▶ **What to do**
Can you quote the passage on domestic company accounts word for word, beginning at the words "Again, we are" and stopping after the words "significantly over the period."?

▶ **Extracted text**

BEGIN

It is not clear why there has been such a significant downward revision.  Nor is it clear that the figure is correct.  If we take the figures for depreciation from the capital account we can get the Net Operating Surplus of the sector.  This is probably the closest proxy of the tax base for Corporation Tax in the sector accounts and is akin to EBIT (the FISIM adjustment excepted).  Anyway, using Net Operating Surplus we can get some effective tax rates.

Domestic NFC Tax Paid 2013-2019

Those certainly are some eye-catching numbers down at the bottom.  Perhaps there is some support for this in the Revenue Commissioners research paper on recent Corporation Tax receipts which shows that non-multinationals (i.e., domestic companies) have the lowest effective tax rates in their data.

However, that conclusion was based on an effective tax rate in 2018 or 7.4 per cent which is almost three times larger than what the national accounts are showing.  Differences in definitions and coverage aside that is a large gap to be explained. No explanation is offered here.

Capital Account

We dipped into the capital account with the depreciation figures used above and here it is in full.

Domestic NFC ISA Capital Account 2013-2019

Again, we are looking at some large increases over the period.  In line with the rise in profits (and seeming absence of a rise in taxes) the annual increase in net worth rose significantly over the period.

Of this, ever more was used for gross capital formation, with the investment spending of domestic NFCs rising from €7 billion in 2013 to €19 billion in 2019.  There was no year where this fully exhausted the gross saving available and for each of the past seven years the domestic NFC sector has been a net lender. 

That is, after working through the current and capital accounts there was a residual surplus that was transferred to the financial balance sheet.  And it could be that some this is going on the financial balance of foreign subsidiaries or related companies given the increase in the retained earnings on FDI shown in the current account.

END

▶ **Dataset entries**
BEGIN

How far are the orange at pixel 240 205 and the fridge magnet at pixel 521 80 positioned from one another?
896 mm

END
BEGIN

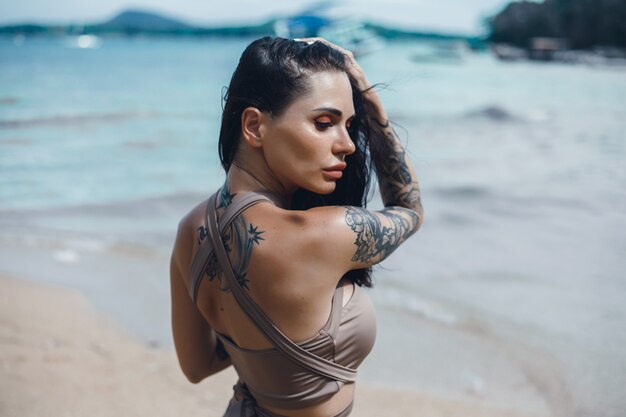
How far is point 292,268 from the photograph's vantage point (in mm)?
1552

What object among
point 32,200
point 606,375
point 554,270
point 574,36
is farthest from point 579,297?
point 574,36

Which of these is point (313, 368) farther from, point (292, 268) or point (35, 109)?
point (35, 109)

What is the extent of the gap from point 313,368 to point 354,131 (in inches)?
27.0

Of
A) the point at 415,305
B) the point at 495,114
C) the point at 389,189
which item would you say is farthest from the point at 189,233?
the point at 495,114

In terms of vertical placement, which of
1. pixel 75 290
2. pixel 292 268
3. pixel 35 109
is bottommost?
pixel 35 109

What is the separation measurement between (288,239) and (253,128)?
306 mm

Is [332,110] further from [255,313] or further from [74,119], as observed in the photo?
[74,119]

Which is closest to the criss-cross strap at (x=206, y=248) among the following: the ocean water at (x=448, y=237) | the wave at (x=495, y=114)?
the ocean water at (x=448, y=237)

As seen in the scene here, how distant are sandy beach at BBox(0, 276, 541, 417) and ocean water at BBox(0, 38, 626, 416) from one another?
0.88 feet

END
BEGIN

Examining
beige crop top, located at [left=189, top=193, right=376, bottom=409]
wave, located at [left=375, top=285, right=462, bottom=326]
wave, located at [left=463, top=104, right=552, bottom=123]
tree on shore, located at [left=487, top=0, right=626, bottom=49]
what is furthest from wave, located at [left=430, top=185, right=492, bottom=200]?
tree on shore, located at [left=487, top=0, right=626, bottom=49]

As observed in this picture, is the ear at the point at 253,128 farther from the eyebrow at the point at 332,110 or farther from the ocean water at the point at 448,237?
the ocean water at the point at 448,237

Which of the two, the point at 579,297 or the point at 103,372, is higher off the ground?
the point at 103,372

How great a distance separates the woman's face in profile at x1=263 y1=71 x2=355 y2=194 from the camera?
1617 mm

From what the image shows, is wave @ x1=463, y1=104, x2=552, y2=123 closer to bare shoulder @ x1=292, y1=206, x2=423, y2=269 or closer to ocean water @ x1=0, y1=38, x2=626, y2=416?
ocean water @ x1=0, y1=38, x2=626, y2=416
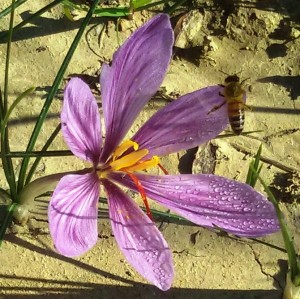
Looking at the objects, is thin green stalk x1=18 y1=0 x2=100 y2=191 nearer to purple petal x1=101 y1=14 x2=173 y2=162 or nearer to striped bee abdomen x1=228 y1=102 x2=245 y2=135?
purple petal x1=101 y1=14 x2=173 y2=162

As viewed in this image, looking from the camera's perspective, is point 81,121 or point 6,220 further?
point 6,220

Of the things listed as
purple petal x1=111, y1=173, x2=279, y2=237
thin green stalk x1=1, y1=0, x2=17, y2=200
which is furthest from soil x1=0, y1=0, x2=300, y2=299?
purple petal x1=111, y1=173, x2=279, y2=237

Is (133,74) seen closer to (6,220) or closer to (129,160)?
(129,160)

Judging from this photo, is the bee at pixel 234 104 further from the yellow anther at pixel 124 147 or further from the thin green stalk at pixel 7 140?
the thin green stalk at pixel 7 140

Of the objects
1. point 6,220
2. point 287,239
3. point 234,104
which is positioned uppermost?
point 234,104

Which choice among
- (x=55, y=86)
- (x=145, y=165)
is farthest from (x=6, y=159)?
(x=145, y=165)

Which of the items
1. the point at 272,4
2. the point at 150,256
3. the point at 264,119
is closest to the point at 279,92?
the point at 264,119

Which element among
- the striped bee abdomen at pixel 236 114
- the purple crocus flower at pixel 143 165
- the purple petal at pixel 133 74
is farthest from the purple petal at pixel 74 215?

END

▶ **Solved problem**
Again, we are looking at some large increases over the period.  In line with the rise in profits (and seeming absence of a rise in taxes) the annual increase in net worth rose significantly over the period.